● Required task
Starting at the line that contains "What is the span" and ending at the last of the lines below, reproduce those lines in full, including the request, but multiply each distance given in the answers by 2.6 and round it to a whole number, with halves rounded up. Leave every number in the request unchanged.

● Records to process
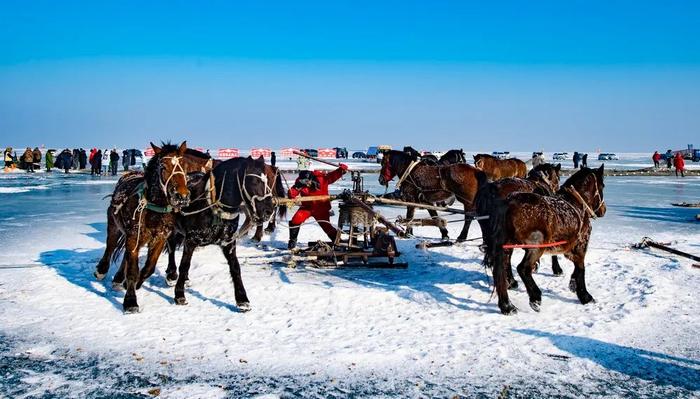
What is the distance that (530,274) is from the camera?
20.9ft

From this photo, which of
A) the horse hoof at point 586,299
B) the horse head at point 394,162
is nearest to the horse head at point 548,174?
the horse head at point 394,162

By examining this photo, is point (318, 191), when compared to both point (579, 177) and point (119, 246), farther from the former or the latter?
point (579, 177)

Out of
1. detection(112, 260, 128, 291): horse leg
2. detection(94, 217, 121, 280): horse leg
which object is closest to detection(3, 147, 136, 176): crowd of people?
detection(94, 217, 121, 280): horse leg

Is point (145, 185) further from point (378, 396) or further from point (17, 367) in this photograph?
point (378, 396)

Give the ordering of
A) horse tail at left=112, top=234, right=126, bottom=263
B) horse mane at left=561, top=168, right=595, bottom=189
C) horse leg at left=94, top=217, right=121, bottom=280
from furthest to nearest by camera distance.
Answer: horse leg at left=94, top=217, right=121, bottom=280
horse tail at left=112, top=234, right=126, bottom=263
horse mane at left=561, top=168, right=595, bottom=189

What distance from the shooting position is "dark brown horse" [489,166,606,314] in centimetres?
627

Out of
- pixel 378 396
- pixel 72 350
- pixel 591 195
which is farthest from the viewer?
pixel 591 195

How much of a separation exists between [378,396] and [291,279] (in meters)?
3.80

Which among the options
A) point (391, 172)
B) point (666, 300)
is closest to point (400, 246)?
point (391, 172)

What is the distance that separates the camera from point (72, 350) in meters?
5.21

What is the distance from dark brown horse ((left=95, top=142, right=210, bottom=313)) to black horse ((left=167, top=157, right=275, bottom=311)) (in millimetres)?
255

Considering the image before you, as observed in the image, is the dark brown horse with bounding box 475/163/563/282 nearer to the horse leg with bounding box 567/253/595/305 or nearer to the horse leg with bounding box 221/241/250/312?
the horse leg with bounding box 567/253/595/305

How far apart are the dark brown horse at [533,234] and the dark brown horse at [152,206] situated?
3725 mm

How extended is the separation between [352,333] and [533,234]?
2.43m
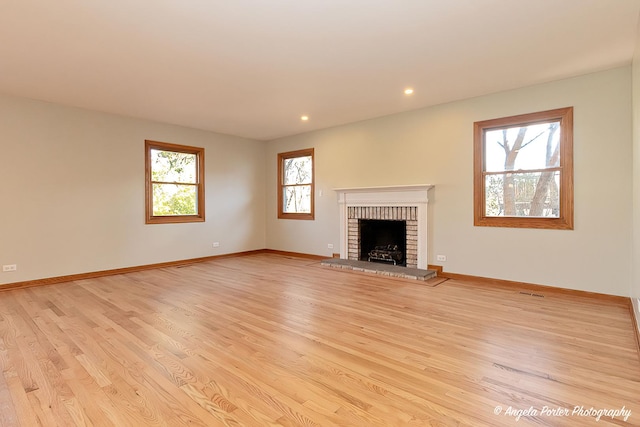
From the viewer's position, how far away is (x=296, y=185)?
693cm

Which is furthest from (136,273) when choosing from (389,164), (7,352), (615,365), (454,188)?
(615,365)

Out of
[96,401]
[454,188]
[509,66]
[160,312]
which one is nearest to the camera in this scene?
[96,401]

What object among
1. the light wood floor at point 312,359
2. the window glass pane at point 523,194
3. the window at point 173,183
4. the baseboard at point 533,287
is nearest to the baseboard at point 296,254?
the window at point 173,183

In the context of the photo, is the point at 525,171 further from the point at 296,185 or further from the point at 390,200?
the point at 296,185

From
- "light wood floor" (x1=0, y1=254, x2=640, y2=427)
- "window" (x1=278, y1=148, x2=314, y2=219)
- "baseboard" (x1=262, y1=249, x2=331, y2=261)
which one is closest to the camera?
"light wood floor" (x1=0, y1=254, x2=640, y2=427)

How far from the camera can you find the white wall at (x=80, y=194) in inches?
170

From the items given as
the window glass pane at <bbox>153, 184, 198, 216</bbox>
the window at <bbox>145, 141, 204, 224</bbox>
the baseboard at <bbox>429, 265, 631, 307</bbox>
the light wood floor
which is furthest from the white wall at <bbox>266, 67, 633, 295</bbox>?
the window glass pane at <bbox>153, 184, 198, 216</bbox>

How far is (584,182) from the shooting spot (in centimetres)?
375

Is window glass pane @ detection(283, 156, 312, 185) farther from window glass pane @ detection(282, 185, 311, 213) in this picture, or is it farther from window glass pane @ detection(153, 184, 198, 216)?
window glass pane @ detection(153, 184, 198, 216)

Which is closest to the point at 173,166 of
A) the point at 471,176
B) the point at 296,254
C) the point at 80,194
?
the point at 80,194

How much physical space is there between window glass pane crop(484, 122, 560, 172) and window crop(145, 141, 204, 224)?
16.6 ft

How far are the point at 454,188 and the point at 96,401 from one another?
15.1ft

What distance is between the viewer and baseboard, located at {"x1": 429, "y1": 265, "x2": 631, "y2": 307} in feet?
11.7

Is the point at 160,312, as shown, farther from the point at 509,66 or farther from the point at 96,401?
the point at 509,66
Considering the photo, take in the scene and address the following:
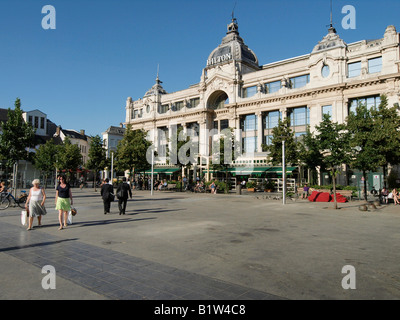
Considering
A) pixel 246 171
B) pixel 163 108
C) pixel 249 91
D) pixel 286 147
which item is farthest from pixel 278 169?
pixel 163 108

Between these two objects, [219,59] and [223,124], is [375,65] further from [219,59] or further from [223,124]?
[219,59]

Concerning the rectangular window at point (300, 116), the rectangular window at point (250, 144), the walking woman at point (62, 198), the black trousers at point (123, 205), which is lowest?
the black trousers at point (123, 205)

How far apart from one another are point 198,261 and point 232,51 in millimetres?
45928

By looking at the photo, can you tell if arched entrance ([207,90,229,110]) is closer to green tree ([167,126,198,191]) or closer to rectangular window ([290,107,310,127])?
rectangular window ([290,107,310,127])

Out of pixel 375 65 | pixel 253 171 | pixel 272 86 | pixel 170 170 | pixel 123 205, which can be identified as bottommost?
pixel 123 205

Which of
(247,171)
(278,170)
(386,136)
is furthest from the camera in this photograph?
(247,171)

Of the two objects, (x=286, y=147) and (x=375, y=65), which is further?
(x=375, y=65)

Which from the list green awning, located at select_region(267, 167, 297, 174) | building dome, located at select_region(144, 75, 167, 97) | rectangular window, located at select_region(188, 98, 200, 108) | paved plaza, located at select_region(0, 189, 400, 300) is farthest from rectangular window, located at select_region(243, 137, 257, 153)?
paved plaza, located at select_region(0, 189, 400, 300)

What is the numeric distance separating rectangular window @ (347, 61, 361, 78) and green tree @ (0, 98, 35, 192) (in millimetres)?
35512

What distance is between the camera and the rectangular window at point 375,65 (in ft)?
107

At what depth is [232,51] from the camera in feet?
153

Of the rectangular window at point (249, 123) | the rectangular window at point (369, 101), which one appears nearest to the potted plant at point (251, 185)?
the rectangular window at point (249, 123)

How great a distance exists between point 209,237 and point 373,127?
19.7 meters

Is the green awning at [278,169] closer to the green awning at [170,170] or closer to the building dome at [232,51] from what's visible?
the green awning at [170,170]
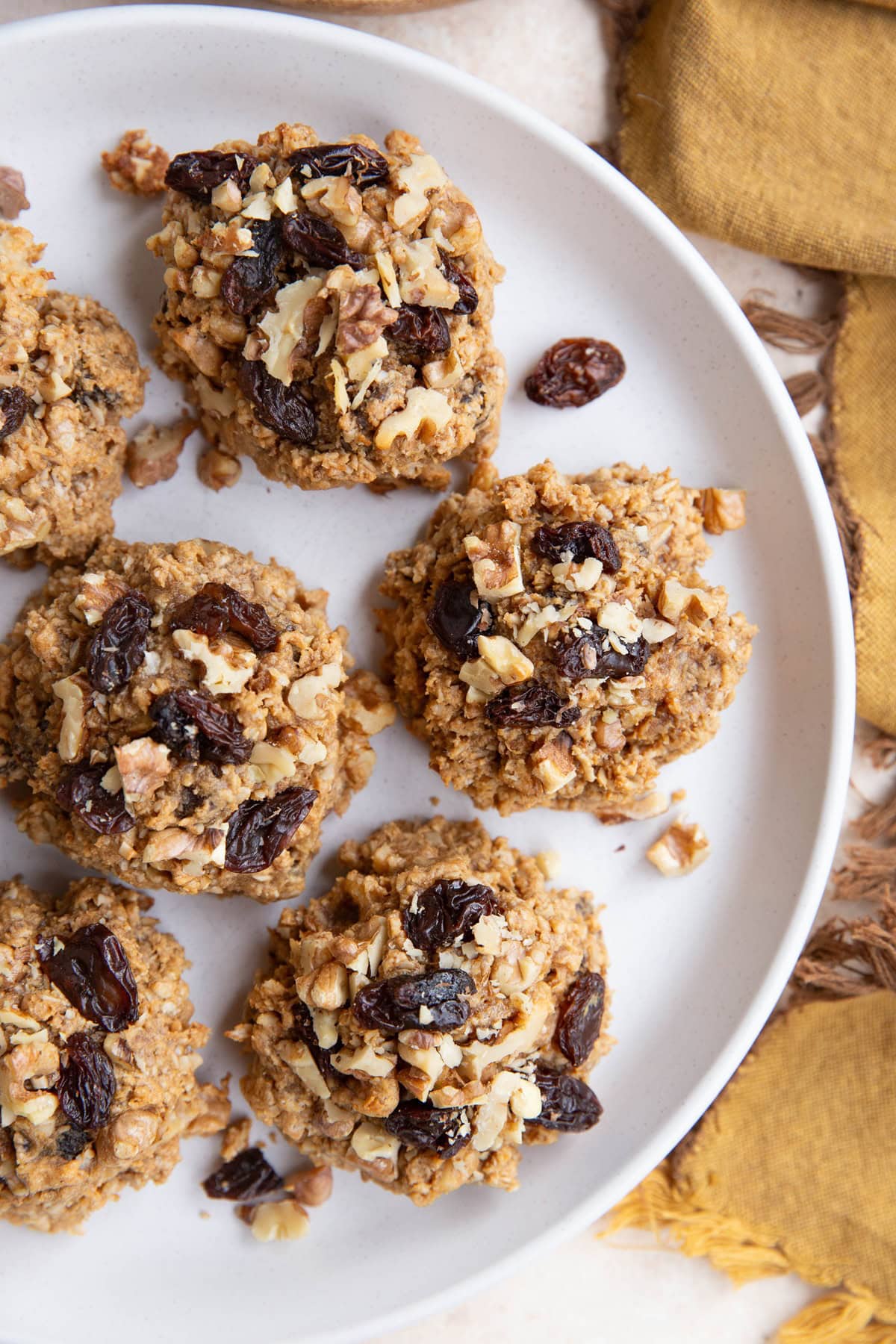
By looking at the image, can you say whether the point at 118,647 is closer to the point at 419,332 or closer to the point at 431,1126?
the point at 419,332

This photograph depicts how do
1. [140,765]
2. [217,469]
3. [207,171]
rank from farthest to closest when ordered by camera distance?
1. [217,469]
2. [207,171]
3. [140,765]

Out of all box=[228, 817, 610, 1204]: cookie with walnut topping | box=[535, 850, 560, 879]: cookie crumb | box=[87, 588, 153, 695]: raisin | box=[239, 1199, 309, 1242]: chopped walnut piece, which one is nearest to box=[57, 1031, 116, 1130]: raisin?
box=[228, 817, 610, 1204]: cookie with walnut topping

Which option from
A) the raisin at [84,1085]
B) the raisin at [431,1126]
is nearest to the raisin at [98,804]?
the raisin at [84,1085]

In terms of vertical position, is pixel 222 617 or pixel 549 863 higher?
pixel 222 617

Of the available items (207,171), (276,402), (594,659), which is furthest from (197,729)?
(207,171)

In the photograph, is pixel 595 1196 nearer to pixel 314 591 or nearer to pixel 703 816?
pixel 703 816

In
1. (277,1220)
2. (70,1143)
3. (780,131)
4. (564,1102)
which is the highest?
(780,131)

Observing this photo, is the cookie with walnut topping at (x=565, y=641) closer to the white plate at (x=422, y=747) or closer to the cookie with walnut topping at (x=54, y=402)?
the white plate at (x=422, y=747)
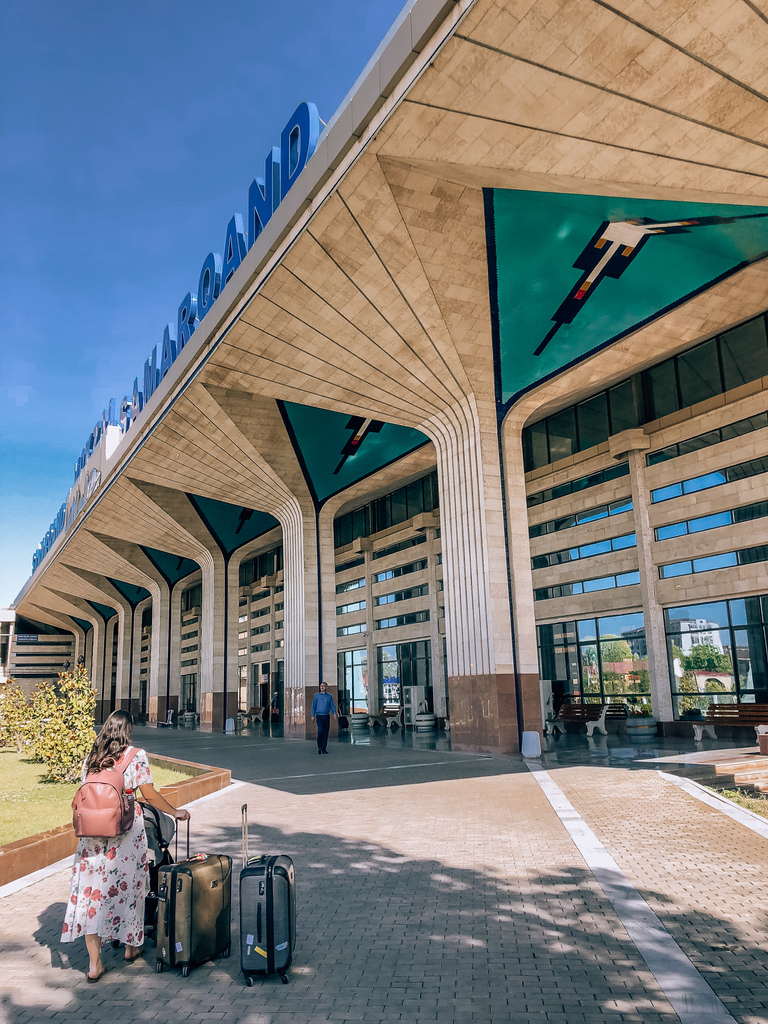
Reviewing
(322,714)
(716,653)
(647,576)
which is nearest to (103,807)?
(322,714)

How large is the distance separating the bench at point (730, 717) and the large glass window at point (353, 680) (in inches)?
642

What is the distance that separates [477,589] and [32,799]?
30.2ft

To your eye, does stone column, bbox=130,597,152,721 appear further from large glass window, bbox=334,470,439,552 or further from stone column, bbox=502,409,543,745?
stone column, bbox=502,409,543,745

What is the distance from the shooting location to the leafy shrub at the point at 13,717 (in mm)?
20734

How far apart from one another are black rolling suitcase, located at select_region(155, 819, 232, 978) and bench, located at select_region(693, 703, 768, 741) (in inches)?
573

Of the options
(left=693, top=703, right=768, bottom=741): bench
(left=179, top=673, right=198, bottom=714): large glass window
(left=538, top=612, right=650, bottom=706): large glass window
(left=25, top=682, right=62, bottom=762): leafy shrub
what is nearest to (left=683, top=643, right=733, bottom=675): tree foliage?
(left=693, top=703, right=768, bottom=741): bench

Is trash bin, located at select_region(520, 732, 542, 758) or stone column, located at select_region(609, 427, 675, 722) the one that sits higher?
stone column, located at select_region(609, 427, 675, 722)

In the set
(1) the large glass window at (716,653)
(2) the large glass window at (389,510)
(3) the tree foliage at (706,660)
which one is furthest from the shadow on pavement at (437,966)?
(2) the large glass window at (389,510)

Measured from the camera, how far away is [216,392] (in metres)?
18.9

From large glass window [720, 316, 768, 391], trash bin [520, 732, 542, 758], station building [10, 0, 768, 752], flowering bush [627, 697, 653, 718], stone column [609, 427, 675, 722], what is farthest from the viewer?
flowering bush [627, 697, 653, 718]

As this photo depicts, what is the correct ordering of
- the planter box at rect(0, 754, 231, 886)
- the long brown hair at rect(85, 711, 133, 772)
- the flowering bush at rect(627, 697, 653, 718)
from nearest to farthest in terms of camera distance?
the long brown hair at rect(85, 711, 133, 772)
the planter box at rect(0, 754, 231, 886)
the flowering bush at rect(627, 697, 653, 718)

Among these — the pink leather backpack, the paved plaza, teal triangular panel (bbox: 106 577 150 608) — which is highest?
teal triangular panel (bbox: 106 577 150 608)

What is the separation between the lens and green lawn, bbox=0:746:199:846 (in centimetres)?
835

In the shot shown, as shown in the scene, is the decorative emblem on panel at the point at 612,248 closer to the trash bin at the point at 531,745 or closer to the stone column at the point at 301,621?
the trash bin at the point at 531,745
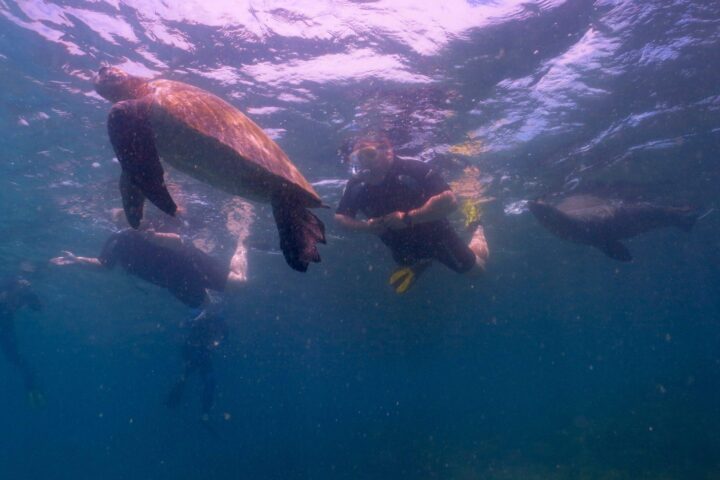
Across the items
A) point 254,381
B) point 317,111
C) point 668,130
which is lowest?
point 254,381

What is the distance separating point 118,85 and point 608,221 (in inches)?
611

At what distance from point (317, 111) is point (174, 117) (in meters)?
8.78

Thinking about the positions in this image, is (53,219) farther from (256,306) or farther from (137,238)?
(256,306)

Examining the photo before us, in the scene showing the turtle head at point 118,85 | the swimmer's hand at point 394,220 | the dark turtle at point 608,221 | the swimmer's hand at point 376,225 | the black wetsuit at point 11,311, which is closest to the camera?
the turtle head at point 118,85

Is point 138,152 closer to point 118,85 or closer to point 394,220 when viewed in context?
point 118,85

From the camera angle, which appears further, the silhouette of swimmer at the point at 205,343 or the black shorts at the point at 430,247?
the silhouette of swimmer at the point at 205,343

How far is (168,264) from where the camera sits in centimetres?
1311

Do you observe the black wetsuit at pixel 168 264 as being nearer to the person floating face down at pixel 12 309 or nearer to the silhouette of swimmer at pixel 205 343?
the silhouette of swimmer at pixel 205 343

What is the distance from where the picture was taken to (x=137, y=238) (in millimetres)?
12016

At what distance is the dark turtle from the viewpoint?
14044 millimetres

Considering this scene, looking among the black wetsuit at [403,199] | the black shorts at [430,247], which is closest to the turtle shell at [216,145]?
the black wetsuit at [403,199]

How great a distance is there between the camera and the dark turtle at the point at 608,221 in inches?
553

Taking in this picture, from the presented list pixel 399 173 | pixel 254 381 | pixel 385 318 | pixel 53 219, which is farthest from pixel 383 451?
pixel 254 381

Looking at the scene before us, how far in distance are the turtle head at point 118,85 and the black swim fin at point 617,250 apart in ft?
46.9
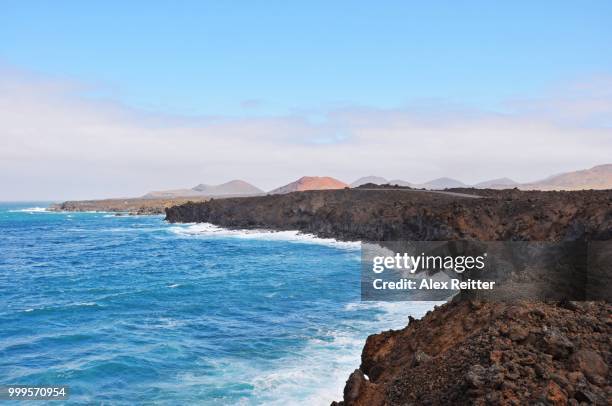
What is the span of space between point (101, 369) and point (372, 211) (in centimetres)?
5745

● Response to this exercise
What is the span of space between point (101, 369) and point (372, 211) (in centimetres)?
14937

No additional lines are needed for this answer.